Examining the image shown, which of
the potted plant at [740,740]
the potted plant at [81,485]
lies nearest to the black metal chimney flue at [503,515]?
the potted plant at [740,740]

● Your instructions
Can you print the lines above again, word for word, without changing anything?

● Full solution
Examining the image shown, which of
the potted plant at [740,740]
the potted plant at [81,485]
lies nearest to the black metal chimney flue at [503,515]?
the potted plant at [740,740]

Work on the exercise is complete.